America’s health care system is set up differently than those of other countries.
One main difference is that America does not have free health care for its citizens. But the question of whether this system should be challenged has been up for debate recently.
Based on three things — the statistics surrounding America’s performance compared to other countries that do supply free health care; the impact of health insurance agencies on care provided; and the seeming greed of those health insurance agencies — I believe that health care should be free and accessible for all American citizens.
Forcing citizens to find a way to provide their own health care is unfair because of the different accessibility to resources based on household income.
The Commonwealth Fund — a private foundation that aims to promote “a high-performing health care system that achieves better access, improved quality, and greater efficiency, particularly for society’s most vulnerable” — highlights the effects of the lack of equitable access to quality health care.
A 2021 Commonwealth Fund report states, “Compared to other countries, the U.S. performs poorly on maternal mortality, infant mortality, life expectancy at age 60, and deaths that were potentially preventable with timely access to effective health care.”
The report highlights the negative impacts of the current health care system by revealing preventable high mortality rates that can be attributed to ineffective or insufficient health care.
The lack of accessible health care essentially narrows down the value of human life to the amount of money paid to health insurance agencies. This ensures that not every citizen is equally protected and that some may die unnecessarily — simply because their household income was not sufficient to provide quality medical care.
The lack of affordable health care also decreases the quality of medical outcomes. The Commonwealth Fund touches on this aspect of American health care, as compared to countries where health care is free: “(The United States’) performance falls well below the average of the other countries and far below the two countries ranked directly above it, Switzerland and Canada.”
The consequences of not having free health care set us apart, and not in a positive way.
So, if private health care isn’t benefiting the citizens, who is it benefiting? Studies have shown that the insurance agencies and third-party providers are the main — if not sole — beneficiaries of this health care system.
Neeraj Sood of the University of Southern California researched who exactly benefits from the system. His recent column in The Economist states, “Critics argue that large (pharmacy benefit managers) do not pass on the discounts to the health plans, instead keeping much of the difference for themselves, and limit access to treatments that are less profitable for them.”

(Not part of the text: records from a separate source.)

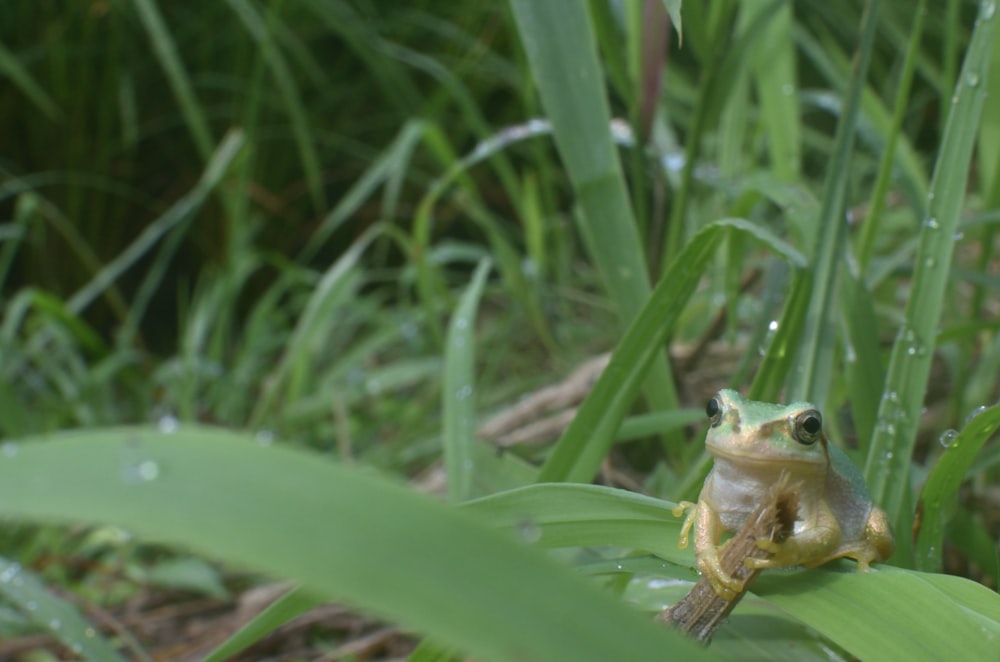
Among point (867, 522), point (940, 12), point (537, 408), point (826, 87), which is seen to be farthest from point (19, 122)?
point (867, 522)

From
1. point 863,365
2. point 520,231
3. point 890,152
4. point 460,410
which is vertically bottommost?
point 520,231

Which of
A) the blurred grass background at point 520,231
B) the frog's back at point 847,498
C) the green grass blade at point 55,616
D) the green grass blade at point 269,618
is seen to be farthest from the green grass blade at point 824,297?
the green grass blade at point 55,616

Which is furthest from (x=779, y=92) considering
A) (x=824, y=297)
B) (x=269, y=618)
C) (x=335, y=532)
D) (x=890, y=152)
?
(x=335, y=532)

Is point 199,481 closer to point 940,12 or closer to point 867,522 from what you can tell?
point 867,522

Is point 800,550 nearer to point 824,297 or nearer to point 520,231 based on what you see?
point 824,297

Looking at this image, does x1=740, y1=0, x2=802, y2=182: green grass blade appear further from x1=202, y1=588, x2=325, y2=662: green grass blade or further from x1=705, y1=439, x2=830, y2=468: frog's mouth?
x1=202, y1=588, x2=325, y2=662: green grass blade

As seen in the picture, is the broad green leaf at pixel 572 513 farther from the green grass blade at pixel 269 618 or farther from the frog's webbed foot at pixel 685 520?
the green grass blade at pixel 269 618
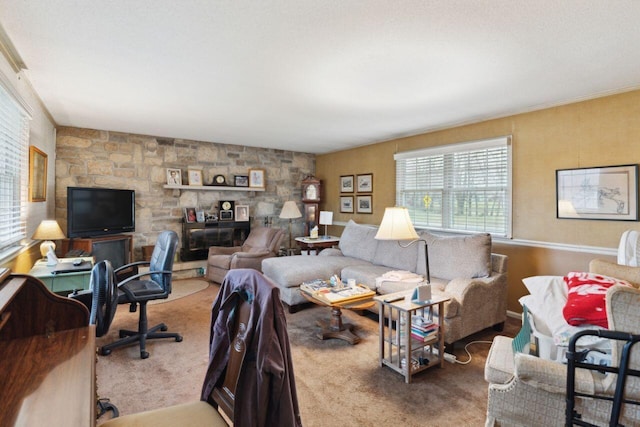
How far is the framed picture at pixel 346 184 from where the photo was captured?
20.0ft

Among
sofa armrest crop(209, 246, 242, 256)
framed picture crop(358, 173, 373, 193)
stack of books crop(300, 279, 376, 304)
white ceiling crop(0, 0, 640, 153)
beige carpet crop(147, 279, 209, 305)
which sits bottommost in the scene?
beige carpet crop(147, 279, 209, 305)

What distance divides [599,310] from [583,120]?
2465 mm

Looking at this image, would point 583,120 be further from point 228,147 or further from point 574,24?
point 228,147

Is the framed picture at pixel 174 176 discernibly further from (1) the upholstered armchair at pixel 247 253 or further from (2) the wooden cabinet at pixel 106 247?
(1) the upholstered armchair at pixel 247 253

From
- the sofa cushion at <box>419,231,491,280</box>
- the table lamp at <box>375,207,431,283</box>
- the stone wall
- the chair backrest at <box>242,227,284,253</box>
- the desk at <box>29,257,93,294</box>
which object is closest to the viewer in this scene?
the desk at <box>29,257,93,294</box>

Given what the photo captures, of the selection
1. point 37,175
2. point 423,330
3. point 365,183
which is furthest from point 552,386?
point 37,175

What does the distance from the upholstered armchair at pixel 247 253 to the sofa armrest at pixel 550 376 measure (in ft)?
12.1

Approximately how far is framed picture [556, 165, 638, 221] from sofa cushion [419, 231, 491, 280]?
2.80 ft

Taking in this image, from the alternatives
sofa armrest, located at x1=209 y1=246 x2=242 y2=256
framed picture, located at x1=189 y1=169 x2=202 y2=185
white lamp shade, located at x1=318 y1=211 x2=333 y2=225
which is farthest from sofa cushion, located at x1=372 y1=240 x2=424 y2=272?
framed picture, located at x1=189 y1=169 x2=202 y2=185

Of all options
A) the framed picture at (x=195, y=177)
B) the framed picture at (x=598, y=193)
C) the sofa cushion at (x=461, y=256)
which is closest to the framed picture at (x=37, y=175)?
the framed picture at (x=195, y=177)

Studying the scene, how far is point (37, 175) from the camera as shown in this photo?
3.44m

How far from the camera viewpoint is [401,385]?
232 cm

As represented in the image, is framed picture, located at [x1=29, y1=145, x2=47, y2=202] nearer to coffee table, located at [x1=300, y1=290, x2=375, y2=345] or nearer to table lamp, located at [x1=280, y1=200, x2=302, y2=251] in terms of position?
coffee table, located at [x1=300, y1=290, x2=375, y2=345]

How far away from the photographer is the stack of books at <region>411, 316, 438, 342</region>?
252 cm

This research reveals how some providers within the health care system benefit from cutting what they spend, so that they can boost profits.
This approach makes some agencies more likely not to fund needed medical procedures, medication, etc., so that they can pocket some extra money. This results in the health care system relying on business factors and profit when the focus should be on helping patients and providing care for those in need.
Between the greed of insurance agencies and the clear separation between the quality of America’s health care compared to that of other countries with free health care, it is only hurting the citizens of America to continue down this path of a complicated, ineffective system.
Maggie Poole is in the 11th grade at Solanco High School.